# [ZADANIA DO WYKONANIA]
• A. Na jakie pytania dotyczące relacji z etapu Heilam–Scourie odpowiada tekst? Odpowiedz na każde:
(i) W czyim rowerze ponownie pękła szprycha?
(ii) Jak daleko był najbliższy sklep?
(iii) Dla ilu osób wystarczyło zebrane mleko?
• B. Czy poniższe stwierdzenia zgadzają się z relacją z etapu Heilam–Scourie? Przy każdym odpowiedz „tak” lub „nie” i przytocz rozstrzygające słowa tekstu.
(i) Kłopot z rowerem Radka dotyczył dętki.
(ii) Woda w oceanie była ciepła.
(iii) Mleko na śniadanie kupiono w sklepie.
• C. Jak mogłaby toczyć się dalej relacja z etapu Heilam–Scourie? Dopisz jej ciąg dalszy, zaczynając po ostatnim zdaniu.

# [PRZYTOCZONY TEKST]
- - - - - - -

Heilam–Scourie (5 dzień/ 1 pętla)

Sobota, 8 sierpnia 2009 · Komentarze(0)
Kategoria Szkocja 2009
Relacja Ani:
"Ten dzień byłby bardzo udany gdyby nie fakt, że nasze rowery łaskawie odmówiły posłuszeństwa. Jak zwykle zawiniła dętka w rowerze Radka i dziwnym zbiegiem okoliczności ponownie pękła szprycha u Szymona. Udało nam się dojechać do najbliższych zabudowań i tam zabraliśmy się za przygotowywanie śniadania. Chłopaki wzięli się za naprawę swoich „rumaków″. Mieliśmy płatki, do których brakowało mleka, a do najbliższego sklepu kilkanaście mil. Zastanawialiśmy się co zrobić? Przyszło nam do głowy, by przejść się do pobliskich domów i odkupić od miejscowych mleko. I tym razem Szkoci nie zawiedli. Oddali nam resztę mleka, którą mieli i w sumie uzbierało się go tyle, że spokojnie wystarczyło na śniadanie dla czterech osób. Po naprawieniu rowerów mogliśmy ruszyć w dalszą drogę. Gdy przejechaliśmy kilka mil, ujrzeliśmy przepiękny widok–plaża jak z filmu! żółty piasek, czyste, błękitne, spienione fale oceanu i wszystko to otoczone skalnymi klifami–ach bajka! Nie mogliśmy odmówić sobie przyjemności kąpieli i zanurzyliśmy się w lodowatej wodzie oceanu. Mimo mrożącego zimna przyjemność była ogromna.

- - - - - - -

# [PRZEKAZANY WYKAZ]
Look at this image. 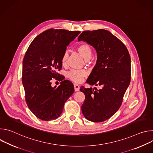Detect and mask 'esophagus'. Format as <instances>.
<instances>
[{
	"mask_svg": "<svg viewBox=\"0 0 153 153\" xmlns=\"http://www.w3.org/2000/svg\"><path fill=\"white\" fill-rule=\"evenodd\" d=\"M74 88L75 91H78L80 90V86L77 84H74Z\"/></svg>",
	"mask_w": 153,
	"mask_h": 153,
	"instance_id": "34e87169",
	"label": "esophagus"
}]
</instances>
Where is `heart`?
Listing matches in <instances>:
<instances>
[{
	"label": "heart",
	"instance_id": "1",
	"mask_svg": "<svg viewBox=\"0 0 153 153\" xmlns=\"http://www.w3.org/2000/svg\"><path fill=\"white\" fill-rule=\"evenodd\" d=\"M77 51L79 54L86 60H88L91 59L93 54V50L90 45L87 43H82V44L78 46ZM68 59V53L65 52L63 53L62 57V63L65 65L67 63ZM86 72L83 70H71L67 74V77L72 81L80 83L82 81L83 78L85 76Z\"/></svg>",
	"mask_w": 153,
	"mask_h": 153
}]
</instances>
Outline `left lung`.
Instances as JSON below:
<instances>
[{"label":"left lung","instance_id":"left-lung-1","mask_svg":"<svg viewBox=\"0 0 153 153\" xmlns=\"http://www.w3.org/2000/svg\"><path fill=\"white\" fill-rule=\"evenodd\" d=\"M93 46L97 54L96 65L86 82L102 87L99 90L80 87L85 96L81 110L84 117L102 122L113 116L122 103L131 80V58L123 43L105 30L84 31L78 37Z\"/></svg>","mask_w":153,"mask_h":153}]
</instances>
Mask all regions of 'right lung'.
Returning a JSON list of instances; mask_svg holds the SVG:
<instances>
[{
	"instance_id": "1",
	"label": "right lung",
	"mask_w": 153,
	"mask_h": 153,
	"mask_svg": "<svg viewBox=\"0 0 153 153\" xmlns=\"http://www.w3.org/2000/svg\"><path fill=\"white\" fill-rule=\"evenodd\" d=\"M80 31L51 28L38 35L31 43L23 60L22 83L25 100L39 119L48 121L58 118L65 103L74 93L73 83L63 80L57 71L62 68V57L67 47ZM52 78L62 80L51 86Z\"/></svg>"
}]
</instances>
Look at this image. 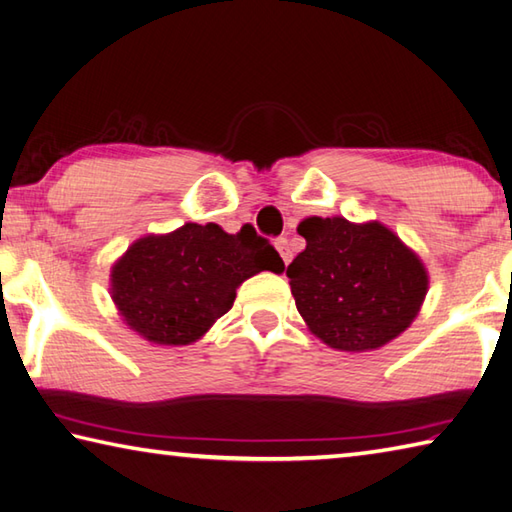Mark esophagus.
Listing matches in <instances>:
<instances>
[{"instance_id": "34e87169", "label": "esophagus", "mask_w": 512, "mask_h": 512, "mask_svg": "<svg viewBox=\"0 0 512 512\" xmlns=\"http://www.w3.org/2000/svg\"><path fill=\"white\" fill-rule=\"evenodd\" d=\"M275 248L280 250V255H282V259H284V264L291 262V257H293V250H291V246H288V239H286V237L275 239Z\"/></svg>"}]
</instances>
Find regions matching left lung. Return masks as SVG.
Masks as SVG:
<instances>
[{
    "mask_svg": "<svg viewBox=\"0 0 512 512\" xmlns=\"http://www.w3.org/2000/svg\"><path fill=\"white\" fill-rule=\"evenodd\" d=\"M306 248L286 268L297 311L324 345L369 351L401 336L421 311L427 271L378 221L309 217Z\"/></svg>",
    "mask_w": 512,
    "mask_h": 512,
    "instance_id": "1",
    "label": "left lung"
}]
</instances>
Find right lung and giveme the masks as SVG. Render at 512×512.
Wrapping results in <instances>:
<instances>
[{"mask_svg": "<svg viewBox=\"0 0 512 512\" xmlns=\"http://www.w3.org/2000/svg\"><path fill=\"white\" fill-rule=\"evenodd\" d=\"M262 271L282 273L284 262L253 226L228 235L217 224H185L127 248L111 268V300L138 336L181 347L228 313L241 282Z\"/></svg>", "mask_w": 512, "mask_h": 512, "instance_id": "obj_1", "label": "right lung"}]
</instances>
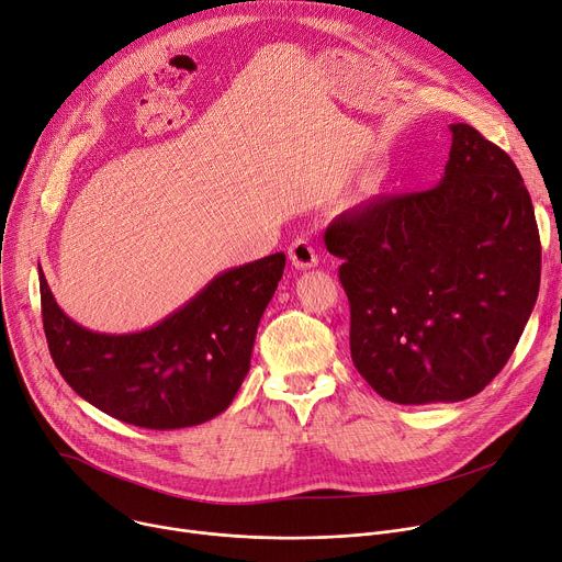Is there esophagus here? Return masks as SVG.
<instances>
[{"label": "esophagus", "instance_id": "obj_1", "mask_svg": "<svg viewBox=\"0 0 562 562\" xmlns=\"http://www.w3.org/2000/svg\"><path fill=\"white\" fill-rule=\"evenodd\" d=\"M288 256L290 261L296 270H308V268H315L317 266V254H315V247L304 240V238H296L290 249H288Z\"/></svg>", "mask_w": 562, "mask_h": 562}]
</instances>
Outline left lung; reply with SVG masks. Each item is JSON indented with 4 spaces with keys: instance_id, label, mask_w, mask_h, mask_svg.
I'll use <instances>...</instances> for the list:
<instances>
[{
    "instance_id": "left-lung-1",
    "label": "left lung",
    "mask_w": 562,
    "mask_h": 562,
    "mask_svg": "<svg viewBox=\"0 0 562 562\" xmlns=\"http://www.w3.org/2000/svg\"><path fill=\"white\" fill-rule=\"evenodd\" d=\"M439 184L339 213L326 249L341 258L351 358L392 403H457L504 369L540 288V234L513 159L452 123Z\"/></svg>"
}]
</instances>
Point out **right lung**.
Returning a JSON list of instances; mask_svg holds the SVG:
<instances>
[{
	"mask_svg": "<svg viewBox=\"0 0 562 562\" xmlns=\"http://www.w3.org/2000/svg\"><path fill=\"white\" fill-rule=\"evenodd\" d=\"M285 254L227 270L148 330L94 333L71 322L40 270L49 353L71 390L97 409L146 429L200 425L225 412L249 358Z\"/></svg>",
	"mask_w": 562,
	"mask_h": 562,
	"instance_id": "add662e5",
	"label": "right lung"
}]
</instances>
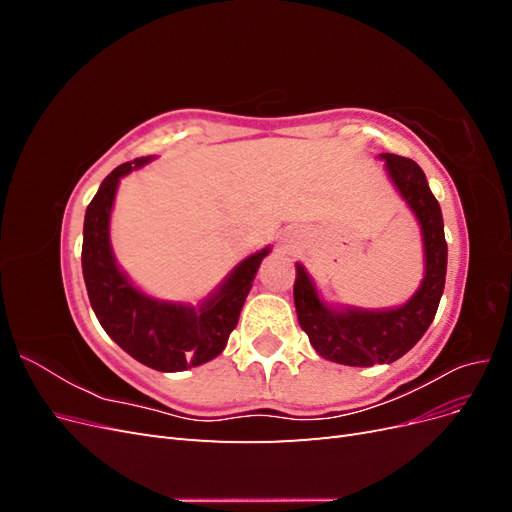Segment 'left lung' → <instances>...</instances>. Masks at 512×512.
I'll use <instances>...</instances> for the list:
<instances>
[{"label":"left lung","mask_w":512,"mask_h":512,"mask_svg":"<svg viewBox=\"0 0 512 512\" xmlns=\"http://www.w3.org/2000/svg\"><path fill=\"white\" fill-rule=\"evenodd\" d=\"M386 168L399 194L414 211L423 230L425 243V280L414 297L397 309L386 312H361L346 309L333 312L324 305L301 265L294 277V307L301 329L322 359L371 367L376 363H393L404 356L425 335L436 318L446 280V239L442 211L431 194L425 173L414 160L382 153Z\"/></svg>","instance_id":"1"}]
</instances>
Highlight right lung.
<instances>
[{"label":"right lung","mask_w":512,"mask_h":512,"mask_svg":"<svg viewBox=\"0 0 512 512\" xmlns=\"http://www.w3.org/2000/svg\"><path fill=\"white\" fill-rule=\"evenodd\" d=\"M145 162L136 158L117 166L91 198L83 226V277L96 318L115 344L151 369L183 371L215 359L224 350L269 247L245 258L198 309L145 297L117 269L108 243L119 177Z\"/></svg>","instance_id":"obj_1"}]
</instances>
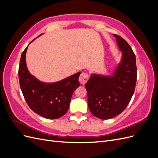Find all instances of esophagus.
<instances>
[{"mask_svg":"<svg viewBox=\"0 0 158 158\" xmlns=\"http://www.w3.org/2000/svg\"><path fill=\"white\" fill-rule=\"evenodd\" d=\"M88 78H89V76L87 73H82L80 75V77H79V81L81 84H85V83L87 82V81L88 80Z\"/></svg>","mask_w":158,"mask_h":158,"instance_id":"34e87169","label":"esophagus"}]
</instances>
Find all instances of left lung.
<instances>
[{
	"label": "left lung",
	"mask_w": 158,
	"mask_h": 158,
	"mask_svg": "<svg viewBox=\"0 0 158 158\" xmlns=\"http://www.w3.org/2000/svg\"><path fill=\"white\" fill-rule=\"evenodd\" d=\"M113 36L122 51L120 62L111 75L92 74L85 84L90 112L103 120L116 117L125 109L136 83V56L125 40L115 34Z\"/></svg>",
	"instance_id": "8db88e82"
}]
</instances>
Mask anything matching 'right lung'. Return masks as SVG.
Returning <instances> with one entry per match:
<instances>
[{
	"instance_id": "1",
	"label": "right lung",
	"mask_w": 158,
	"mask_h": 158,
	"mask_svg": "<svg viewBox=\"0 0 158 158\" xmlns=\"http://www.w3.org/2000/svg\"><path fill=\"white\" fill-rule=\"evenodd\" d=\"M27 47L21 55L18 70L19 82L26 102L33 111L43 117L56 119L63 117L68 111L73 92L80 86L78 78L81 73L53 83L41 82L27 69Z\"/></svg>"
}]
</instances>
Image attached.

- - - - - - -

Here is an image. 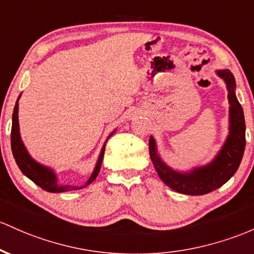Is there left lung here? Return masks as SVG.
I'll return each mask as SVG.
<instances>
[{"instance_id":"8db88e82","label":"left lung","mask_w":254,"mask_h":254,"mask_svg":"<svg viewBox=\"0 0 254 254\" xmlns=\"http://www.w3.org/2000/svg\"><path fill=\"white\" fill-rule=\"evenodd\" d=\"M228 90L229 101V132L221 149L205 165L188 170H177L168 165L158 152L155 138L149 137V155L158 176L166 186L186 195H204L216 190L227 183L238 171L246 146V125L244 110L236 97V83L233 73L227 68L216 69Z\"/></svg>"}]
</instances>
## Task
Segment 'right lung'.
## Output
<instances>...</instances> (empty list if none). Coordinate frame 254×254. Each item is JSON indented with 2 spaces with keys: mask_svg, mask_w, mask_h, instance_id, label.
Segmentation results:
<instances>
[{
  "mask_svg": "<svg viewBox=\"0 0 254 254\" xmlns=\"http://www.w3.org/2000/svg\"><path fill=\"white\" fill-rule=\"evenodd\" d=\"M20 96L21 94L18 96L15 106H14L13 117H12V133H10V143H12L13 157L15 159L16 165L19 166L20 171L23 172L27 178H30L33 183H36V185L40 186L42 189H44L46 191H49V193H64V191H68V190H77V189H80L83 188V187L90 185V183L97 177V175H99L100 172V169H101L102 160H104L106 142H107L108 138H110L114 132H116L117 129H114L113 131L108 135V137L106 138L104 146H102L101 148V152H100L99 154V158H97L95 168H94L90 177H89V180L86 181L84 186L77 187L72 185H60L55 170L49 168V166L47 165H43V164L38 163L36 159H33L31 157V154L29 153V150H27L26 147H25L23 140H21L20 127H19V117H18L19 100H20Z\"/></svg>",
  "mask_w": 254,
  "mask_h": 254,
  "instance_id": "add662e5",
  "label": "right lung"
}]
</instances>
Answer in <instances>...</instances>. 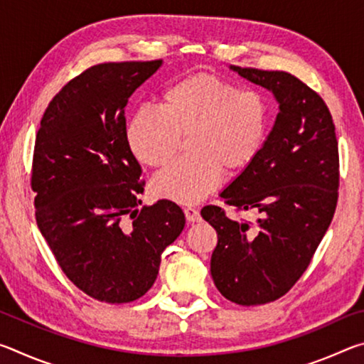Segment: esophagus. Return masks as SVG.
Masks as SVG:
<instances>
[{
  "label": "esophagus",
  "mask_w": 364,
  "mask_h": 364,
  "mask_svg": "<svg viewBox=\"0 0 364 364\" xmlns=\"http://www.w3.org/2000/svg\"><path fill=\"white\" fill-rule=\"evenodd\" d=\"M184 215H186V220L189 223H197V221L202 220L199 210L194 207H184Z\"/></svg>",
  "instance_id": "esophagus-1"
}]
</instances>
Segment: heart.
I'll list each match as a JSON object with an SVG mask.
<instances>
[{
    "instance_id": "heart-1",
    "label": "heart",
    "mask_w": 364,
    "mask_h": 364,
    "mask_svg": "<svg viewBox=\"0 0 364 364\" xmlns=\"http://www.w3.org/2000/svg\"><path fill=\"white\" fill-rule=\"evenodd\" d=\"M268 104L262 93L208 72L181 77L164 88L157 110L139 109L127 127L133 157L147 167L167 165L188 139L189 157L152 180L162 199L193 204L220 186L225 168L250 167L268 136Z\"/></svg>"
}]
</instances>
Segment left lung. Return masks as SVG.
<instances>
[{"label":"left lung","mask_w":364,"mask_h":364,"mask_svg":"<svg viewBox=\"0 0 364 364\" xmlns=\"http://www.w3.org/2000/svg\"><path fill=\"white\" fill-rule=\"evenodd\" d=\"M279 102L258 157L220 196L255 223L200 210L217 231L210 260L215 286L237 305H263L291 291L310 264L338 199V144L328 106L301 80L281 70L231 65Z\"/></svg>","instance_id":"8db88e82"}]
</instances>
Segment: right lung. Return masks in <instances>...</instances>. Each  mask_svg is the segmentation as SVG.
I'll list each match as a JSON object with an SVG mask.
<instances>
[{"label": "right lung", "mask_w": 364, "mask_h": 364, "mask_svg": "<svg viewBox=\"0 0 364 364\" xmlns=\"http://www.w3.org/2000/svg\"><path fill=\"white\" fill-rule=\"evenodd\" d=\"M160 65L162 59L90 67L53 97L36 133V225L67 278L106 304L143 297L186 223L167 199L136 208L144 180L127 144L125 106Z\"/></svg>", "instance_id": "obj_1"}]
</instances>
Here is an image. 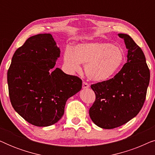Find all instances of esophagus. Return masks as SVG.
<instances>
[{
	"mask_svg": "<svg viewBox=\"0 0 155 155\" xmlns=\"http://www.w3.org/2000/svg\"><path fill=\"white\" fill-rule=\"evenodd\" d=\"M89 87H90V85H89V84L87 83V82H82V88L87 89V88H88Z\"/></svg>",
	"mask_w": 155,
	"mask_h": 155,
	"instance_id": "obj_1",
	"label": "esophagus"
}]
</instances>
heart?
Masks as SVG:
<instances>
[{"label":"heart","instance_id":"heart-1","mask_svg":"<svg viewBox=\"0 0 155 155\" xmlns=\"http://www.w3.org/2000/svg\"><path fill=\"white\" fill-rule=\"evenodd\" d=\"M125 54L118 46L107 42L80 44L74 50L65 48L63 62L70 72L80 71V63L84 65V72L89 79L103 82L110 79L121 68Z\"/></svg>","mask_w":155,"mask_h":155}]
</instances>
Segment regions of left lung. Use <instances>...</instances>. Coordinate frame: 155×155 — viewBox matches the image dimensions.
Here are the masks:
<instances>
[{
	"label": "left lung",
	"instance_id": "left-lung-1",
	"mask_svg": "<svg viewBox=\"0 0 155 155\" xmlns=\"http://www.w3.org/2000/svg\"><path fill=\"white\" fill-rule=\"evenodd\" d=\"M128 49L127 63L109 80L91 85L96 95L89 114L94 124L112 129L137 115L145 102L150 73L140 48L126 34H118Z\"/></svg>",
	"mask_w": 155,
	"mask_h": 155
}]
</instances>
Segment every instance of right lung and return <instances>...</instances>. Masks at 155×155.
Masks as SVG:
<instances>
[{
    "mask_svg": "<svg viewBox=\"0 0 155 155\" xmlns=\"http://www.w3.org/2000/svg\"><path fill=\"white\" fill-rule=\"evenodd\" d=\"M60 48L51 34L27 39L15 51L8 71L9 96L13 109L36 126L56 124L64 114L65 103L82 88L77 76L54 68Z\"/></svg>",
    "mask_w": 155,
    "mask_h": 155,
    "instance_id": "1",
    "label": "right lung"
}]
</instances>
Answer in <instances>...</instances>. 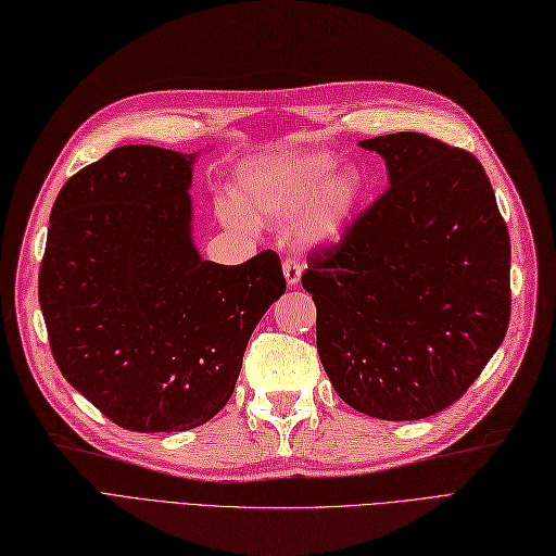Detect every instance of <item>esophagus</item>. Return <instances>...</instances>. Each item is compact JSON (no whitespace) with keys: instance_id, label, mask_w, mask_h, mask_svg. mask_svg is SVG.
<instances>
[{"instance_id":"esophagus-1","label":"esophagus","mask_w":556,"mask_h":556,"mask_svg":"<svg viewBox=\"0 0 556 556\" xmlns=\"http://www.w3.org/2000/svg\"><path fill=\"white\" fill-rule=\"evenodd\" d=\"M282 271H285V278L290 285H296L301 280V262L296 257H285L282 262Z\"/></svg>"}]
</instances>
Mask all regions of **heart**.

- - - - - - -

# [ODPOWIEDZI DO ZADAŃ]
• A.
(i) W rowerze Szymona.
(ii) Kilkanaście mil.
(iii) Dla czterech osób.

• B.
(i) Tak: „Jak zwykle zawiniła dętka w rowerze Radka”.
(ii) Nie: „zanurzyliśmy się w lodowatej wodzie oceanu”.
(iii) Nie: „Oddali nam resztę mleka, którą mieli”.

• C.
Po krótkim relaksie na plaży przebraliśmy się w koszulki od Airbike i udaliśmy się do Durness, gdzie odwiedziliśmy tamtejszą jaskinię. Robiła wrażenie, ale tłumy turystów odstraszyły nas na tyle, by już po kilkunastu minutach opuścić to miejsce i udać się w dalszą drogę. Szkocka aura nie dawała za wygraną i tym razem też pokrzyżowała nam plany. Zostaliśmy uziemieni na dobre dwie godziny w miejscowym hostelu, w którym mieliśmy okazję podładować baterie do kamery, aparatu i telefonów. Gdy przestało padać, ruszyliśmy w drogę. Jako, że Durness było ostatnią większą miejscowością na naszej drodze, zaopatrzyliśmy się w prowiant. Przed nami trudna trasa, gdyż wjeżdżaliśmy w teren górzysty, a wiatr mieliśmy prosto w twarz. Ale i tym przeciwnościom daliśmy radę. W trudnym podjeśdzie pomagał mi i Agacie Szymon, który nauczył nas jazdy za nim „na kole″. Technika ta polegała na tym, że jechał on jako pierwszy i wziął na siebie cały opór powietrza, a my jechałyśmy za nim w tunelu aerodynamicznym. Warunkiem udanej jazdy były niewielkie odległości miedzy rowerzystami, co czasem bywało trudne. Po kilku morderczych podjazdach znaleźliśmy świetny nocleg na terenie straży pożarnej. Na szczęście nie było żadnego alarmu w nocy, chociaż nie wiem czy by nas zbudził."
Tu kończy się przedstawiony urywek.